• [TEXT SECTION]
§

• Uses a psExtra object to make a tree graph structure from the taxonomic table.

  • Then adds statistical results stored in "taxatree_stats" of psExtra data

  • You must use taxatree_models() first to generate statistical model results.

  • You can adjust p-values with taxatree_stats_p_adjust()

taxatree_plots(
  data,
  colour_stat = "estimate",
  palette = "Green-Brown",
  reverse_palette = FALSE,
  colour_lims = NULL,
  colour_oob = scales::oob_squish,
  colour_trans = "abs_sqrt",
  size_stat = list(prevalence = prev),
  node_size_range = c(1, 4),
  edge_width_range = node_size_range * 0.8,
  size_guide = "legend",
  size_trans = "identity",
  sig_stat = "p.value",
  sig_threshold = 0.05,
  sig_shape = "circle filled",
  sig_size = 0.75,
  sig_stroke = 0.75,
  sig_colour = "white",
  edge_alpha = 0.7,
  vars = "term",
  var_renamer = identity,
  title_size = 10,
  layout = "tree",
  layout_seed = NA,
  circular = identical(layout, "tree"),
  node_sort = NULL,
  add_circles = isTRUE(circular),
  drop_ranks = TRUE,
  l1 = if (palette == "Green-Brown") 10 else NULL,
  l2 = if (palette == "Green-Brown") 85 else NULL,
  colour_na = "grey35"
)

Arguments

data

psExtra with taxatree_stats, e.g. output of taxatree_models2stats()

colour_stat

name of variable to scale colour/fill of nodes and edges

palette

diverging hcl colour palette name from colorspace::hcl_palettes("diverging")

reverse_palette

reverse direction of colour palette?

colour_lims

limits of colour and fill scale, NULL will infer lims from range of all data

colour_oob

scales function to handle colour_stat values outside of colour_lims (default simply squishes "out of bounds" values into the given range)

colour_trans

name of transformation for colour scale: default is "abs_sqrt", the square-root of absolute values, but you can use the name of any transformer from the scales package, such as "identity" or "exp"

§

• [EXTRACTED ENTRIES]
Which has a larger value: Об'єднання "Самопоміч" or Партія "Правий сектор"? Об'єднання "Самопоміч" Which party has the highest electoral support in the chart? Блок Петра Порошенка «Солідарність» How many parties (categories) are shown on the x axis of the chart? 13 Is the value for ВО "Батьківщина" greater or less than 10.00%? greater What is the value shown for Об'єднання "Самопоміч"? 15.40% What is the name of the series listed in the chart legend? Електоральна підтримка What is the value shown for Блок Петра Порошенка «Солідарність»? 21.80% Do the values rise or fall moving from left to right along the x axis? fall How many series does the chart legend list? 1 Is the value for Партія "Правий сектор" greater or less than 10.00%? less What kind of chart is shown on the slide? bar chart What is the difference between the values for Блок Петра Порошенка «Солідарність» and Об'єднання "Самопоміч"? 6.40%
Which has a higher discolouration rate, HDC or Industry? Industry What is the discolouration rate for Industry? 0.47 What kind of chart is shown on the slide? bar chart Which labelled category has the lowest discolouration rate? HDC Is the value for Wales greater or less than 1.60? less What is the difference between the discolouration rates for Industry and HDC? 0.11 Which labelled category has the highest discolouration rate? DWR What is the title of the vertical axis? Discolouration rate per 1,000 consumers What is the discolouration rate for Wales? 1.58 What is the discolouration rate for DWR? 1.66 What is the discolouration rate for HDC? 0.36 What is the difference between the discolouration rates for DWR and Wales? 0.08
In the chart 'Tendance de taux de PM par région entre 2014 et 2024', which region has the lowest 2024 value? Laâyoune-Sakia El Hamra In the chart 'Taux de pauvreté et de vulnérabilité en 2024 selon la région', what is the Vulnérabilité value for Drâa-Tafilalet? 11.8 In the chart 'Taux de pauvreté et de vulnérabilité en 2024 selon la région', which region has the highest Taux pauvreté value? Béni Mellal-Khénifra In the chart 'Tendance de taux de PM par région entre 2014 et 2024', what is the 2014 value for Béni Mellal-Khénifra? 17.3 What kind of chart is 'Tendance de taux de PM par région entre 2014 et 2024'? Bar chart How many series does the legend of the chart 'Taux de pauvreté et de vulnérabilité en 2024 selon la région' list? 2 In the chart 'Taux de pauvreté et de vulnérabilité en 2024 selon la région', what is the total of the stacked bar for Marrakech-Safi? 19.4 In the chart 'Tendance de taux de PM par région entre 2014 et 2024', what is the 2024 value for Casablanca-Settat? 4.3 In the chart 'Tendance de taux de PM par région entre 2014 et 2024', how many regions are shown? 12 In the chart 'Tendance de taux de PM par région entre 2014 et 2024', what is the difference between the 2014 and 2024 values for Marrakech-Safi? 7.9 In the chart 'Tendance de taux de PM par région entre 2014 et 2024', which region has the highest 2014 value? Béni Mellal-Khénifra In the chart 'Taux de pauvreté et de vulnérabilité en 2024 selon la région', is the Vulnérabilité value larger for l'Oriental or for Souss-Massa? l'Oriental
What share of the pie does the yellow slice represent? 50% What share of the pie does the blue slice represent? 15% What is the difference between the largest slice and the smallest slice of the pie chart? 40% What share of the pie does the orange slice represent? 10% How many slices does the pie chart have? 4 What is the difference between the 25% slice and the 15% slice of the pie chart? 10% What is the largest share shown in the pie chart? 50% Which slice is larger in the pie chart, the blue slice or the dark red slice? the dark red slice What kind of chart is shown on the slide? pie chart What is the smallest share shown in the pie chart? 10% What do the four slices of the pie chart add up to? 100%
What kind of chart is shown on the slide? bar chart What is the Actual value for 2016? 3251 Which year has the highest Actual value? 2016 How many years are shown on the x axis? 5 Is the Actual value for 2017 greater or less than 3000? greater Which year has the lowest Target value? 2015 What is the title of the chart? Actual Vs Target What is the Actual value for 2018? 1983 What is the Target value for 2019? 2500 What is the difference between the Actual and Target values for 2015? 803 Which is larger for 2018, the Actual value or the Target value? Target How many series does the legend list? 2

§

• [WHAT YOU NEED TO DO]
1 > Pull out each line of the records that contains the word "support".
2 > Resume the taxatree_plots documentation from the point where it stops.

• [REPLIES]
1 >
Which has a larger value: Об'єднання "Самопоміч" or Партія "Правий сектор"? Об'єднання "Самопоміч" Which party has the highest electoral support in the chart? Блок Петра Порошенка «Солідарність» How many parties (categories) are shown on the x axis of the chart? 13 Is the value for ВО "Батьківщина" greater or less than 10.00%? greater What is the value shown for Об'єднання "Самопоміч"? 15.40% What is the name of the series listed in the chart legend? Електоральна підтримка What is the value shown for Блок Петра Порошенка «Солідарність»? 21.80% Do the values rise or fall moving from left to right along the x axis? fall How many series does the chart legend list? 1 Is the value for Партія "Правий сектор" greater or less than 10.00%? less What kind of chart is shown on the slide? bar chart What is the difference between the values for Блок Петра Порошенка «Солідарність» and Об'єднання "Самопоміч"? 6.40%

2 >
size_stat

named list of length 1, giving function calculated for each taxon, to determine the size of nodes (and edges). Name used as size legend title.

node_size_range

min and max node sizes, decrease to avoid node overlap

edge_width_range

min and max edge widths

size_guide

guide for node sizes, try "none", "legend" or ggplot2::guide_legend()

size_trans

transformation for size scale you can use (the name of) any transformer from the scales package, such as "identity", "log1p", or "sqrt"

sig_stat

name of variable indicating statistical significance

sig_threshold

value of sig_stat variable indicating statistical significance (below this)

sig_shape

fixed shape for significance marker

sig_size

fixed size for significance marker

sig_stroke

fixed stroke width for significance marker

sig_colour

fixed colour for significance marker (used as fill for filled shapes)

edge_alpha

fixed alpha value for edges

vars

name of column indicating terms in models (one plot made per term)

var_renamer

function to rename variables for plot titles

title_size

font size of title

layout

any ggraph layout, default is "tree"

layout_seed

any numeric, required if a stochastic igraph layout is named

circular

should the layout be circular?

node_sort

sort nodes by "increasing" or "decreasing" size? NULL for no sorting. Use tax_sort() before taxatree_plots() for finer control.

add_circles

add faint concentric circles to plot, behind each rank?

drop_ranks

drop ranks from tree if not included in stats dataframe

l1

Luminance value at the scale endpoints, NULL for palette's default

l2

Luminance value at the scale midpoint, NULL for palette's default

colour_na

colour for NA values in tree. (if unused ranks are not dropped, they will have NA values for colour_stat)

Value

list of ggraph ggplots

Details

taxatree_plotkey plots same layout as taxatree_plots, but in a fixed colour

See website article for more examples of use: https://david-barnett.github.io/microViz/articles/web-only/modelling-taxa.html

Uses ggraph, see help for main underlying graphing function with ?ggraph::ggraph

It is possible to provide multiple significance markers for multiple thresholds, by passing vectors to the sig_shape, sig_threshold, etc. arguments. It is critically important that the thresholds are provided in decreasing order of severity, e.g. sig_threshold = c(0.001, 0.01, 0.1) and you must provide a shape value for each of them.

See also

taxatree_models() to calculate statistical models for each taxon

taxatree_plotkey() to plot the corresponding labelled key

taxatree_plot_labels() and taxatree_label() to add labels

taxatree_stats_p_adjust() to adjust p-values

Examples

# Limited examples, see website article for more

library(dplyr)
library(ggplot2)

data(dietswap, package = "microbiome")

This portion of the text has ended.